*Sorular:*
1. Ölü kültü kitabının tanıtımına göre şu soruları yanıtlayın:
(a) Kitapta kaç resim ve kaç harita yer alıyor?
(b) Kitabın yazarı hangi üniversitede akademisyen?
(c) Yazar, Giriş kısmında arkeolojik materyalin ne olması gerektiğini söylüyor?
2. Ölü kültü kitabının tanıtımında yazarın araştırma yaptığı ve ders verdiği alanların hepsini sıralayın.
3. Ölü kültü kitabının tanıtımını son cümlenin ardından sürdürün.

Yunan ve Roma’da Ölü Kültü
Tuna AKÇAY
ISBN: 9786059636131
Sayfa: 218
Baskı Yılı: 2017
Baskı Yeri: Ankara
Yayınevi: Bilgin Kültür Sanat Yayınları
LIBRI III (2017) 55-58
DOI: 10.20480/lbr.2018011
Geliş Tarihi: 13.01.2018 | Kabul Tarihi: 19.01.2018
Elektronik Yayın Tarihi: 25.01.2018
Telif Hakkı © Libri Kitap Tanıtımı, Eleştiri ve Çeviri Dergisi, 2018
T. AKÇAY, Yunan ve Roma’da Ölü Kültü. Ankara 2017. Bilgin Kültür Sanat Yayınları, 218 sayfa (141 resim ve 1 harita ile birlikte). ISBN: 9786059636131
Ölü kültü, ölüm haberinin alınmasından sonraki süreçte gelişen her türlü detayı içermektedir. Ölü kültleri, ölümle ilgili olarak inanç ve ritüelleri belirleyen, ölülerin durumunu, ölüm sonrasında geride kalanların ne yapmaları gerektiğini düzenleyen süreçler bütünüdür.
Gazi Üniversitesi’nde akademisyen olan ve antikçağda ölü gömme adetleri, Önasya’da ölü gömme adetleri, Roma dini ve inancı gibi alanlarında araştırma yapan ve de dersler veren Tuna Akçay tarafından yazılan bu kitap Önsöz, Giriş, I. Bölüm, II. Bölüm, III. Bölüm, Roma Festivalleri Listesi, Roma Ölü Kültü Sözlüğü, Kaynaklar, Sonnotlar ve Resimler bölümlerinden oluşmaktadır.
Yazar Önsöz kısmında ölüm ve ölü kültü ile ilgili genel tanımlamalar yapmış ve eserinin hazırlanmasında emeği geçenlere teşekkürlerini sunmuştur. Giriş kısmındaysa ölü kültüne ait bilimsel verileri kuramsal bir çerçeve içerisinde yorumlamanın ve irdelemenin en doğru yöntem olduğunu belirtmiştir. Bu bağlamda sağlıklı sonuçlara ulaşmak için arkeolojik materyalin sadece bir araç olması gerektiğini, esas amacın insanoğlunun yaşadığı dünyanın anlaşılıp yorumlanması olması gerektiğini vurgulamıştır.

*Çalışma malzemesi:*
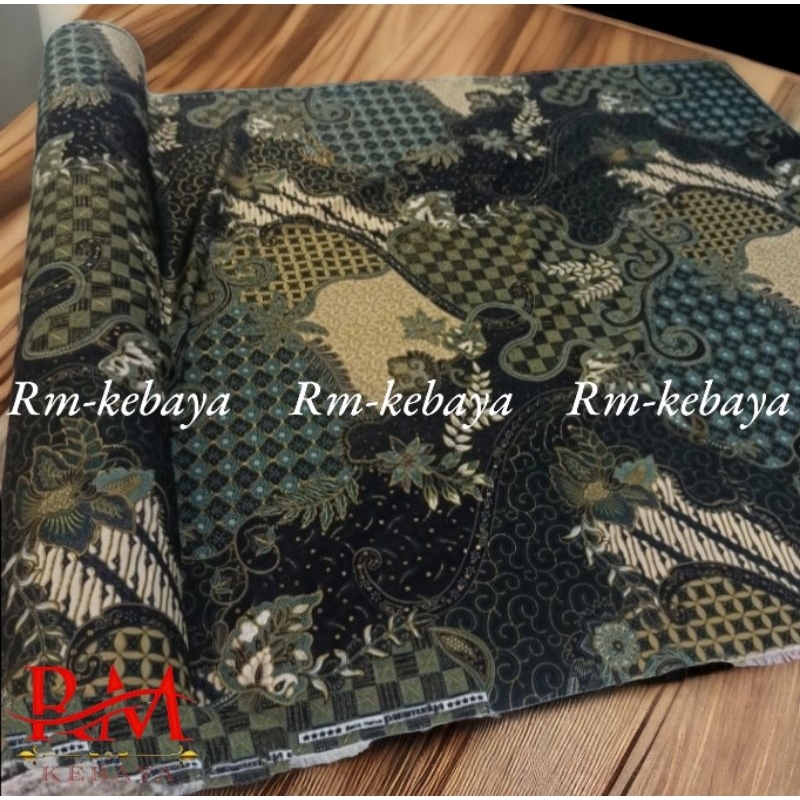 BAHAN BATIK METERAN-BAHAN BAJU METERAN-KAIN BATIK-BATIK PRINTING-BATIK HALUS-BAHAN BATIK MODERN-BAHAN BATIK PRINTING-KAIN BATIK INDONESIA-BAHAN KATUN HALUS-KAIN BATIK KELUARGA-KAIN BATIK METERAN PREMIUM MOTIF-BATIK WANITA KAIN BATIK METERAN PREMIUM MURAH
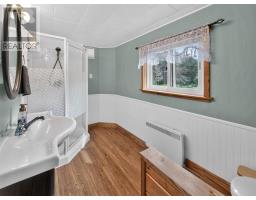 1323 Brooklyn Road, Milltown Cross, PE C0A1R0 Photo 40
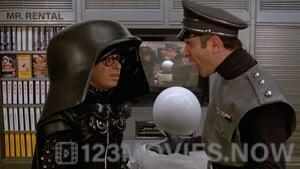 Spaceballs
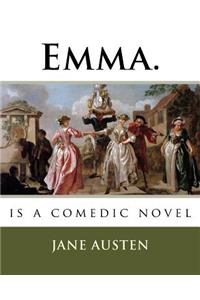 Emma.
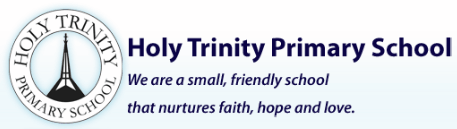 Holy Trinity Primary School - Education Melbourne
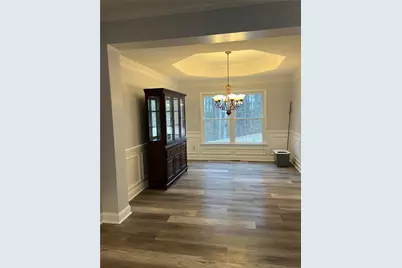 2053 Arbor Springs Way, Buford, GA 30519 - Photo 44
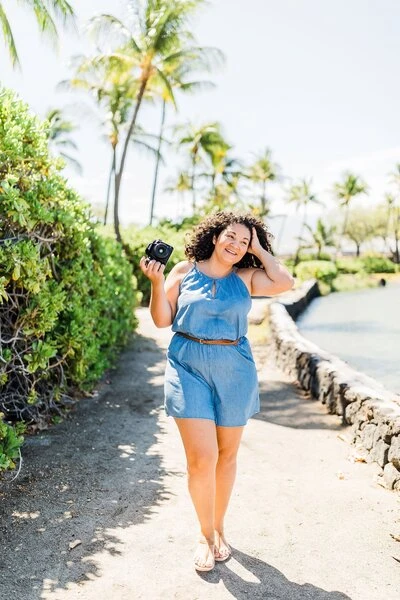 Wilde Sparrow Photography profile photo. Photo: Wilde Sparrow Photography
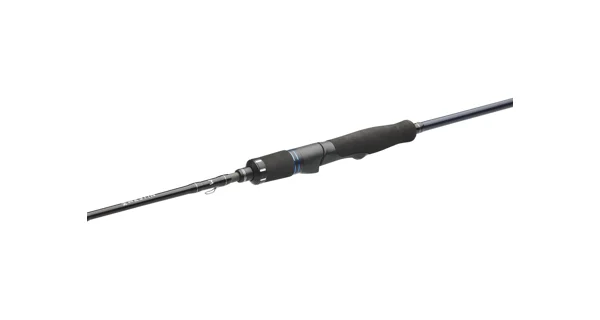 WESTIN - Prut W2 Hybrid Slow Jigging L 1,88 m 20-120 g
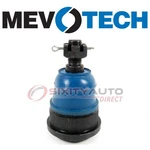 Mevotech Supreme Front Lower Ball Joint For 1967-1969 Pontiac Firebird Xj. Fixed Price $37.50.
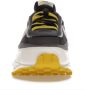 Nike Bright Citron Waffle Sneaker Multicolor Heren - Thumbnail 2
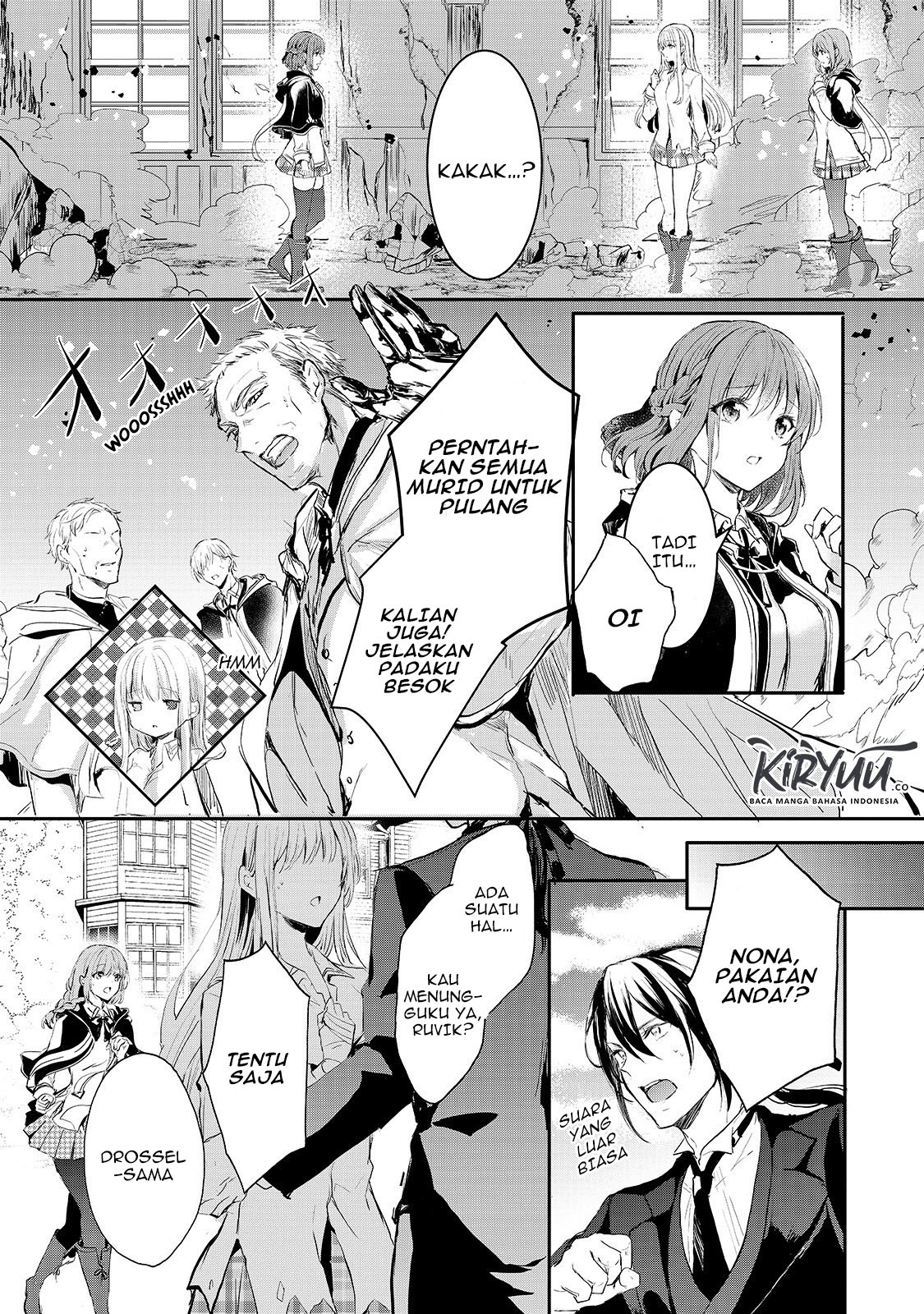 Chapter 6 - halaman 6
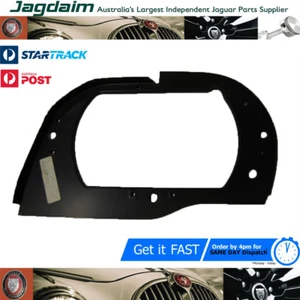 New Jaguar XJS L/H Headlight Mounting Panel RTC1560 - Picture 1 of 4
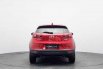 Mazda CX-3 2.0 Automatic 2018 MOBIL BEKAS BERKUALITAS HUB RIZKY 081294633578 3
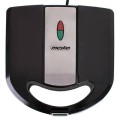 Opiekacz wielofunkcyjny 3 w 1 Mesko MS 3045 - 849707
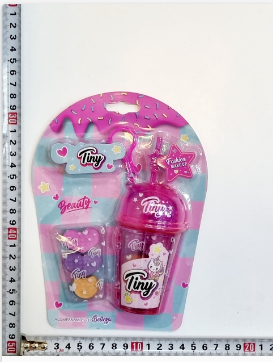 SET DE MAQUILLAJE /142500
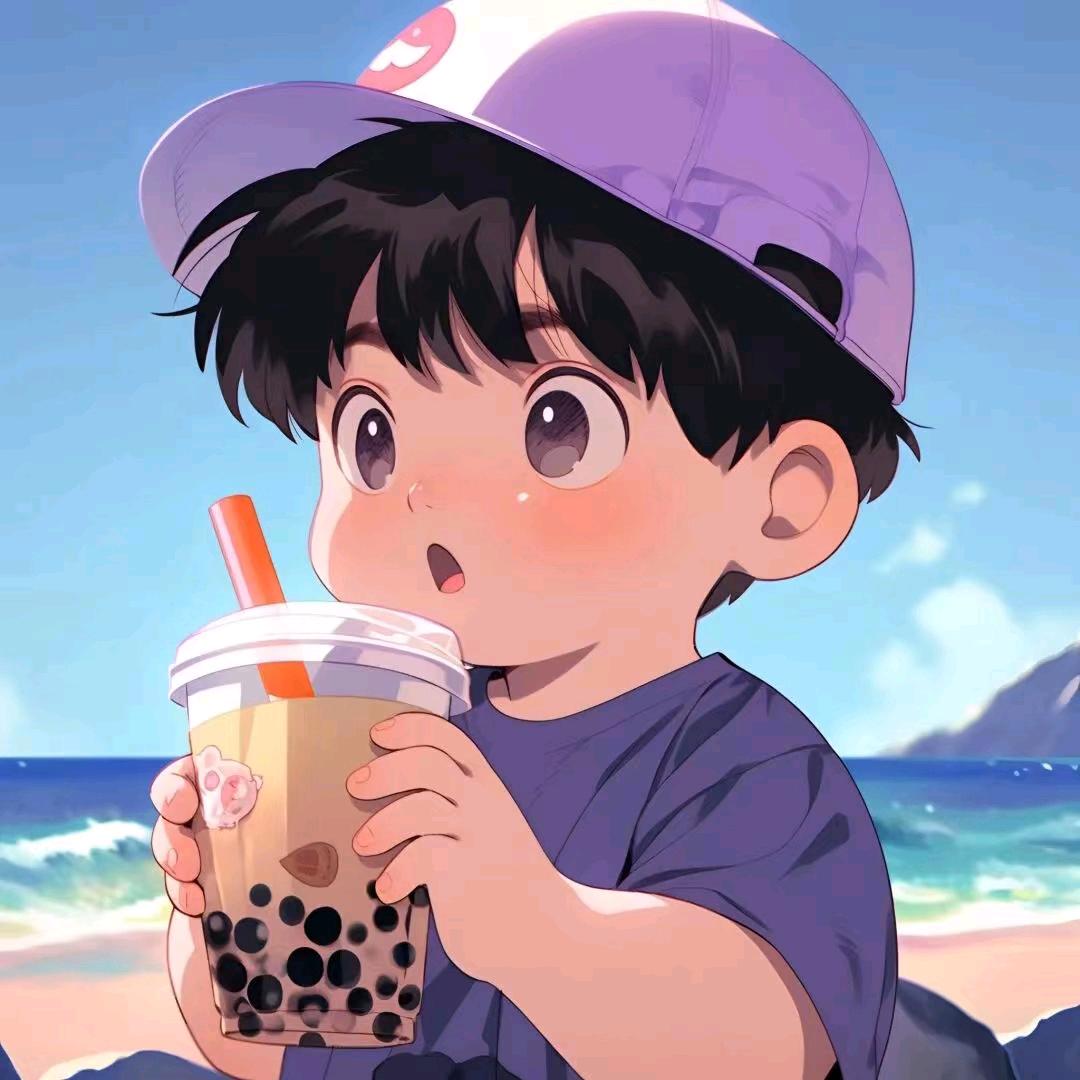 小邢水电维修改造，管道疏通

*Yanıtlar aşağıda:*
1.
(a) Kitapta 141 resim ve 1 harita yer alıyor.
(b) Yazar Gazi Üniversitesi'nde akademisyen.
(c) Yazara göre arkeolojik materyal sadece bir araç olmalıdır.

2. Antikçağda ölü gömme adetleri, Önasya'da ölü gömme adetleri, Roma dini ve inancı.

3.
Kitabın I. Bölümü “Kült Nedir?” ve “Ölü Kültü Nedir” alt başlıklarından oluşmaktadır. Kült kavramı etimolojik olarak incelenmiş, kültlerin oluşmasına, çeşitliliğine etki eden faktörler sıralanmıştır. Daha sonra ölü kültü kavramı tanımlanmış ve içeriği (cenaze ritüeli, ölü gömme adetleri, mezara bırakılan ritüel nesneleri, kurban, libasyon, ölü yemeği, mezar mimarisi, mezar tipolojisi, ölümden sonraki anma ritülleri) verilmiştir.
Kitabın II. Bölümü “Ölü Kültünün Erken Tarihi”, “Ölü Kültü Ritüelleri”, “Ölü Kültü Ritüellerinin Erken Tarihi” ve “Yunan ve Roma Dünyasında Ölü Kültü Ritüelleri” alt başlıklarından oluşmaktadır. “Ölü Kültünün Erken Tarihi” konusunda bu konudaki ilk arkeolojik verilerin, Homo Neanderthalensis’in yarattığı kültür içerisinde bulunduğu ve Orta Paleolitik Çağ’a, günümüzden 300.000 yıl öncesine tarihlendiği belirtilmiştir. Daha sonra Epi-aleolitik, Neolitik, Kalkolitik, Tunç ve Demir çağlar mercek altına alınmış dünyadan ve Türkiye’den birçok örnek verilerek resimlerle desteklenmiştir.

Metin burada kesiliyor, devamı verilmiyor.